Après la censure de Barnier, les politiques face au « chaos » qu’ils entretiennent
POLITIQUE – Tout est « chaos ». Le mot a résonné à l’infini ce mercredi 4 décembre dans l’hémicycle lors du vote crucial de la motion de censure déposée contre Michel Barnier et son gouvernement. Pour la deuxième fois de l’histoire de la Ve République, l’Assemblée nationale a contraint le Premier ministre et son gouvernement à la démission par l’addition de 331 voix du Rassemblement national et du Nouveau Front populaire. Ouvrant la voie à une période remplie d’incertitudes et sans aucune garantie que les forces en présence parviennent à s’entendre pour en sortir.
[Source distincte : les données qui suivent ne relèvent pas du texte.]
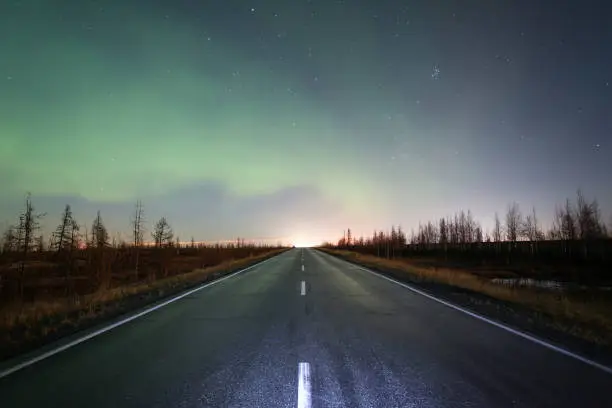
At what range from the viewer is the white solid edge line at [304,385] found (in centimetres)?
431

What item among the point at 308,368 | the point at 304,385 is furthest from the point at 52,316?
the point at 304,385

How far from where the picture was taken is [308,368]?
5.62 meters

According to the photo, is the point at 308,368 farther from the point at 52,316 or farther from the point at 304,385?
the point at 52,316

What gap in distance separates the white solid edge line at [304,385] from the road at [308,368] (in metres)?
0.02

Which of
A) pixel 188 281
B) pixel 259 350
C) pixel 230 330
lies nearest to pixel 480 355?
pixel 259 350

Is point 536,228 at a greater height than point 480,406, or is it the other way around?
point 536,228

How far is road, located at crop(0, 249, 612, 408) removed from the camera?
4480 millimetres

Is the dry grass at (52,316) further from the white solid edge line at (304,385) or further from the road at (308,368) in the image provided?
the white solid edge line at (304,385)

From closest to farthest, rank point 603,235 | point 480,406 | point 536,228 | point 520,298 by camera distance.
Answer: point 480,406
point 520,298
point 603,235
point 536,228

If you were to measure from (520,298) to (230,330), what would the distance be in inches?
387

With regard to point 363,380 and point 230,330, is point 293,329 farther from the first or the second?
point 363,380

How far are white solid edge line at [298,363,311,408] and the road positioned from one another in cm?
2

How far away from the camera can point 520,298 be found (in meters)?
13.9

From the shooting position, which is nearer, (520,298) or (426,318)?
(426,318)
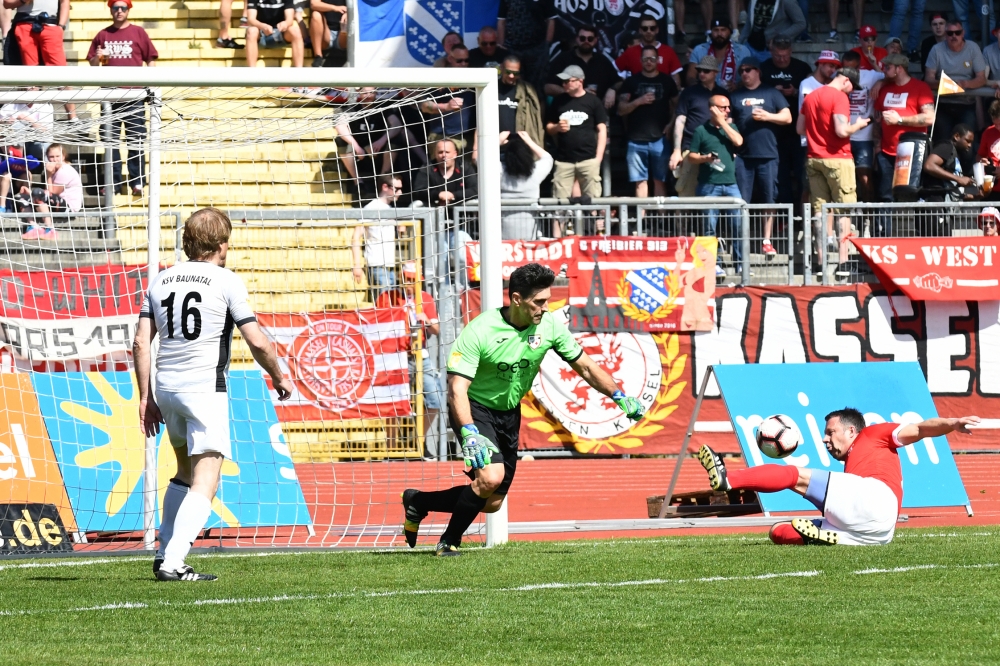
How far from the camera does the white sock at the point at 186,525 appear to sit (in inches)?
321

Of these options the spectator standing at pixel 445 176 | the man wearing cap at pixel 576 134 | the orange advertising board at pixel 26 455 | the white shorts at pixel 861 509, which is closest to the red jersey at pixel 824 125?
the man wearing cap at pixel 576 134

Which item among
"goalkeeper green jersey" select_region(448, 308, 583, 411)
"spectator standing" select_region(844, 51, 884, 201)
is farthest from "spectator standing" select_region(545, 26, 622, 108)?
"goalkeeper green jersey" select_region(448, 308, 583, 411)

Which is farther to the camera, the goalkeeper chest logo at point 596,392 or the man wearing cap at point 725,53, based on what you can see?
the man wearing cap at point 725,53

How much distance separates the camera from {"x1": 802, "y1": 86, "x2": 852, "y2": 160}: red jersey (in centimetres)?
1975

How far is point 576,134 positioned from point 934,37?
6.49m

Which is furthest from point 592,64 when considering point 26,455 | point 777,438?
point 26,455

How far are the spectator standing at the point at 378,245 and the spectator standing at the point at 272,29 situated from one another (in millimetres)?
6928

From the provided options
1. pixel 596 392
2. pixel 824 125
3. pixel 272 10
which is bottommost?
pixel 596 392

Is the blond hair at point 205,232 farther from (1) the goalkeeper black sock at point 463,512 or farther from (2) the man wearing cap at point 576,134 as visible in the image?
(2) the man wearing cap at point 576,134

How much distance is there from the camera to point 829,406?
556 inches

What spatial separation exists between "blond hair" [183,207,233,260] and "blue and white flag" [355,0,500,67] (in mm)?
12593

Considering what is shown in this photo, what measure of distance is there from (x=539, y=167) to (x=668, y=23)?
15.5 feet

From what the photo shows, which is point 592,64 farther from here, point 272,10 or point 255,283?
point 255,283

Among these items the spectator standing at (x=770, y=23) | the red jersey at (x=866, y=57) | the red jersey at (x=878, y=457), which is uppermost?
the spectator standing at (x=770, y=23)
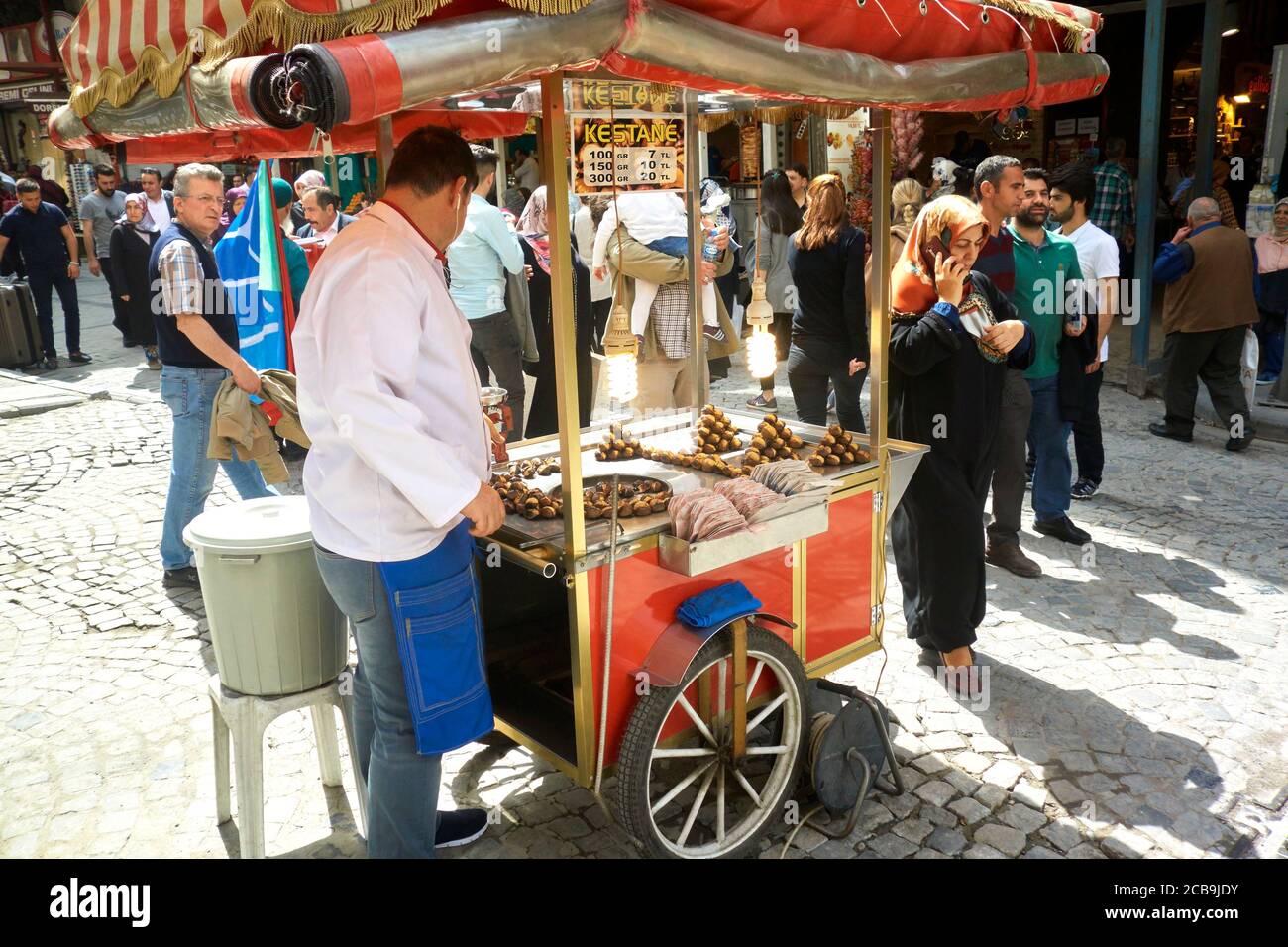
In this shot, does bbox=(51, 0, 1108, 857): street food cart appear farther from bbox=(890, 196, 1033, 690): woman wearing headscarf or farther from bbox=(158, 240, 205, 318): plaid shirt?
bbox=(158, 240, 205, 318): plaid shirt

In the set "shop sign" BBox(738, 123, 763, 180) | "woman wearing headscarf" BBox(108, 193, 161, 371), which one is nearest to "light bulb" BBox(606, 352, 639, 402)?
"shop sign" BBox(738, 123, 763, 180)

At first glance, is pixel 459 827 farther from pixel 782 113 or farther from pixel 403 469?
pixel 782 113

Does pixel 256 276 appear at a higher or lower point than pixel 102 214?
lower

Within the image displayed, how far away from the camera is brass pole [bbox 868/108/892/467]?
3.80 metres

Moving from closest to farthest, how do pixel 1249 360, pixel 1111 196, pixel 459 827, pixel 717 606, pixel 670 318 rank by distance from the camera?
pixel 717 606 → pixel 459 827 → pixel 670 318 → pixel 1249 360 → pixel 1111 196

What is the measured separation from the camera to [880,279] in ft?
12.9

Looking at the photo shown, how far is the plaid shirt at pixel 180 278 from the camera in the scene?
16.4ft

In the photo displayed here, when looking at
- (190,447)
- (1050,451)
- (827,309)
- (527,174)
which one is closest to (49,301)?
(527,174)

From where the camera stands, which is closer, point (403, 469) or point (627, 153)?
point (403, 469)

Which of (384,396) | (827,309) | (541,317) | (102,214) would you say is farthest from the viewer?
(102,214)

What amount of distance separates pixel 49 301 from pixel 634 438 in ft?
35.4

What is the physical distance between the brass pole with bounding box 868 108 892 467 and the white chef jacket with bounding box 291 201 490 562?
1726 mm

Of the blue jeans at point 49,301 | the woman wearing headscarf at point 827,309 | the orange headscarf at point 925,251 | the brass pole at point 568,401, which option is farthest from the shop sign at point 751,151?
the blue jeans at point 49,301
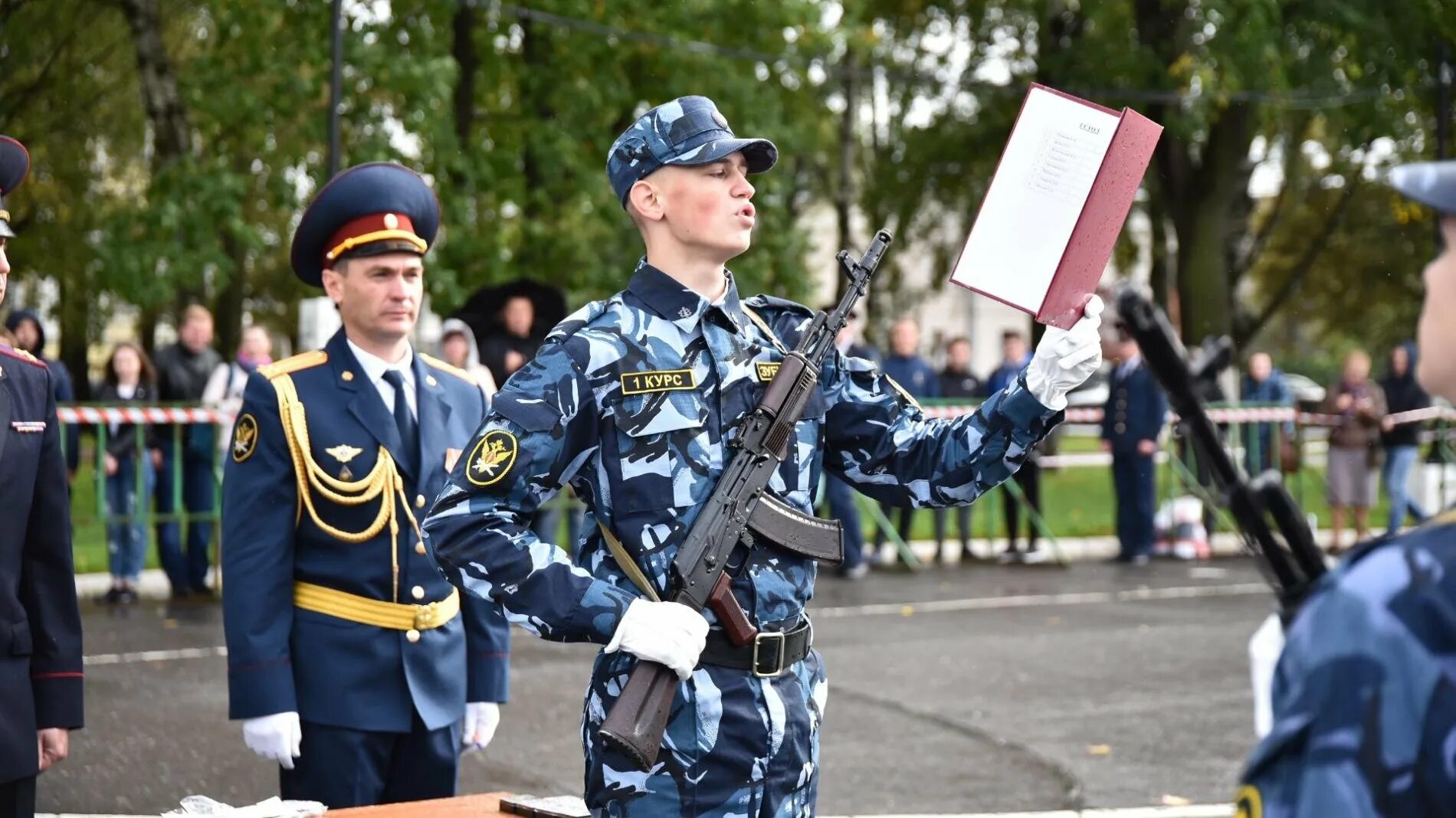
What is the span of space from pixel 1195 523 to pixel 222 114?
35.4ft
« Il n’y a que deux choix possibles : l’intérêt du pays ou celui des partis, le choix de la responsabilité ou celui du chaos », a mis en garde le président du groupe Droite Républicaine Laurent Wauquiez. Comme lui, tous les orateurs du « socle commun » ont longuement disserté sur « les moult conséquences » d’une censure du gouvernement. Les agriculteurs, en plein mouvement de grogne moins d’un an après la crise de l’automne 2023 ont été parmi les plus cités. Michel Barnier a aussi évoqué le secteur du logement en crise, la « perte du pouvoir d’achat des Français » avec l’imposition de nouveaux contribuables faute d’indexer le barème de l’impôt sur l’inflation, l’augmentation des taux d’intérêt de la France due à l’absence de stabilité politique…
Autant d’arguments battus en brèche par les groupes qui ont choisi de voter la censure. « Arrêtez de faire croire que la lumière s’éteindra », a cinglé l’orateur de la France Insoumise Éric Coquerel en évoquant la loi spéciale pour reconduire le budget 2024. « Le chaos est déjà là. Il est politique, économique et social », a-t-il ajouté sur la même ligne que son collègue communiste Nicolas Sansu. Idem chez Marine Le Pen qui a présenté la censure comme « une nécessité pour mettre fin au chaos » même si pour cela « les institutions nous contraignent à mêler nos voix à celles de l’extrême gauche. »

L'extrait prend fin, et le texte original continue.